FADE IN: INT. ART GALLERY – DAY | Flash Art
Jan 13 2021
Cindy Sherman: Goodbye, Little Yellow Bird; or, A Cage of Gold
“It’s almost an impression of how the character sees her environment, not how we would see it — or if she saw herself in a dream, this is the background she’d see.”
– Cindy Sherman
“Perhaps one key to the puzzle is the picture Cindy deemed ‘perfect.’ Which picture did the trick and why did it move her to tears? It is the woman in white, sitting in front of a murky yet somehow exquisite backdrop, whose unwavering gaze is steely. Until you look deeper. Then you see in that gaze a lifetime of what was, what wasn’t, what could have been and acceptance of what is.”
– Betsy Berne1
Some time ago, while discussing a more squarely academic paper I had written on Cindy Sherman while a PhD student at the Graduate Center, CUNY, the art historian David Joselit said to me, “Cindy isn’t afraid of being ugly.” My memory is rather scattershot, but when it comes to my time in New York, I remember hookups (the bad ones, the should-have-been-good ones), movies, every square inch of the walk from Washington Square Park to SoHo, and this comment.
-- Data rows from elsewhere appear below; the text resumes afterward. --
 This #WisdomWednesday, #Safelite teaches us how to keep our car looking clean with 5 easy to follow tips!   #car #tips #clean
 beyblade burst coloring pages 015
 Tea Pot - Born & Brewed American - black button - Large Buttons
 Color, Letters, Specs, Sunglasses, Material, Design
Feminist misgivings about the male gaze aside, what struck me was the certainty with which the comment was made, indeed a variety of certainties: that we can discern the artist’s intention, that being ugly must inspire fear (in fairy tales and melodramas, sometimes the most beautiful souls are ugly indeed or end up victorious), that queer art history is just a series of iterations of Winckelmann’s horny aesthetics, that the implication might be that I myself am ugly too, that being ugly is undesirable but intellectually interesting.
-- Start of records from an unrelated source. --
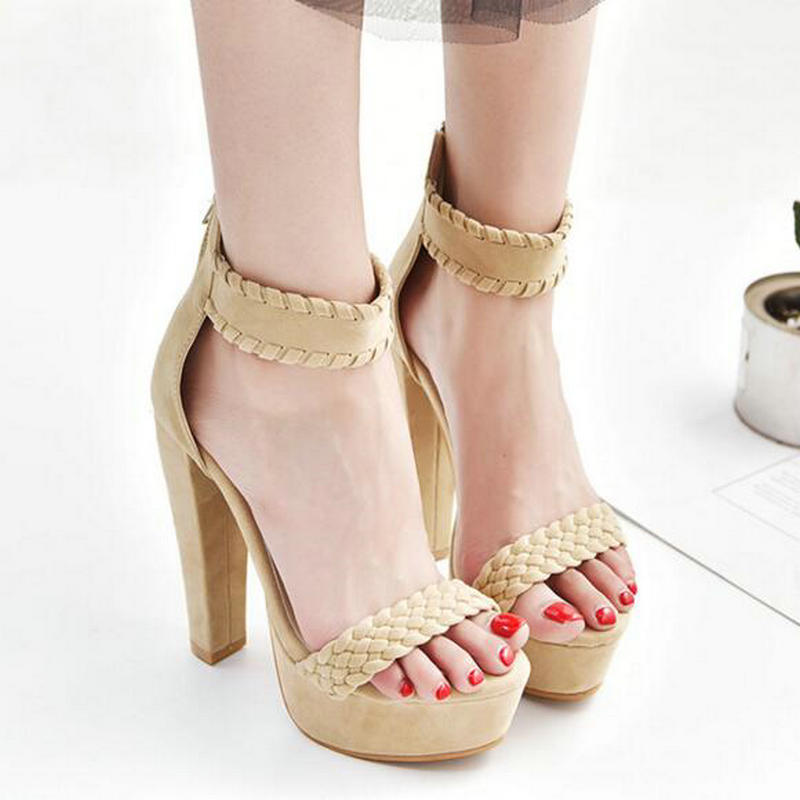 5266aa1d6 ... Rhinestone Summer Shoes wedges Slip On Shoes Woman Waterproof Party Women s  Shoes Wedding Shoes M645. 🔍. 18516-34f26b.jpeg. -45%off. prev
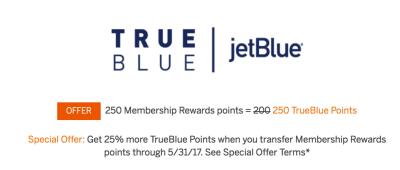 JetBlue Transfer Offer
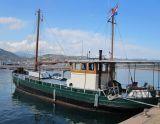 Kotter Woon-reisschip, Motoryacht Kotter Woon-reisschip in vendita da Scheepsmakelaardij Fikkers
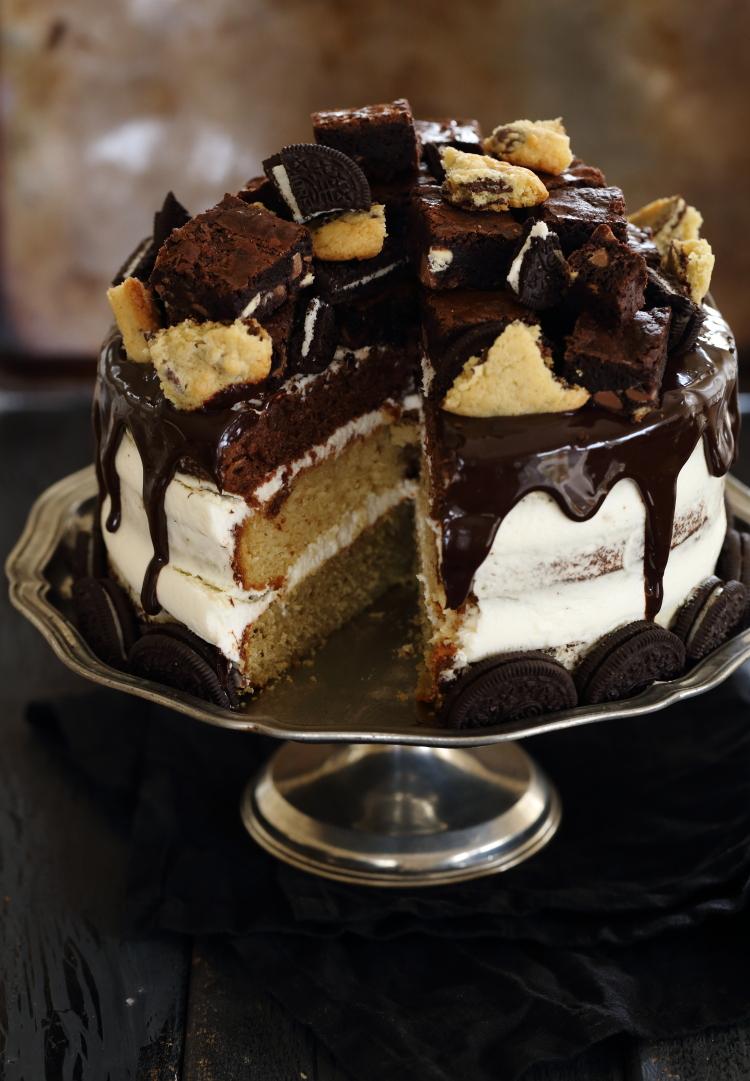 עוגת שכבות מטורפת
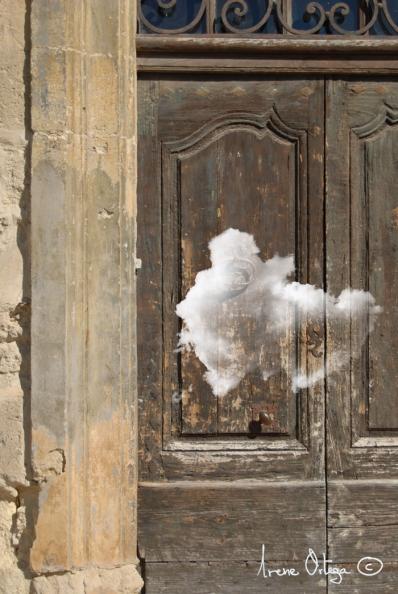 nouvelles_portes_à_ouvrir_05
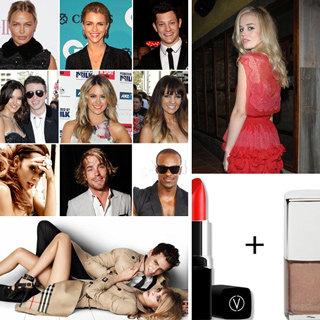 Celebrity Fashion Beauty News: Asian Eyes, Eddie Redmayne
I thought of this comment when the self-professed anti-establishment members of the art press were infuriated by Sherman’s Instagram selfies.2 As I recall, it was originally a private account and then one day Sherman decided to make it public, which everyone assumed meant it was suddenly Art and available for Critique. Surely we forget that any self-presentation to the world, perhaps epitomized by Sherman’s career-long accomplishment, or so it seems, of just that, brings with it the primal fear of rejection, the memory of being the kid who shows up in a weird outfit to a party at a cool guy’s house in high school. This is not to say that Sherman is some kind of tortured and delicate artist who is immune from the all-important Discourse. I just wonder what it would mean to let Sherman look like whatever she wants to look like and to use Instagram freely like the rest of us do (even celebrities) to post stupid and elevated shit alike that is not always a reflection of our aesthetic or intellectual lives. It is merely an unfortunate coincidence that Sherman’s work prefigured Instagram, thus causing her account to be equated with her work. Yet even as Sherman is a person, she has had the role of specter or monster (an evil twin, even) foisted upon her. Some see her as a spirit that relentlessly tempts our paranoid urge to interpret, to make the portrait into the person and the canvas into flesh, to reject fairy tales as merely decorative or utilitarian, like a tureen or a weaving.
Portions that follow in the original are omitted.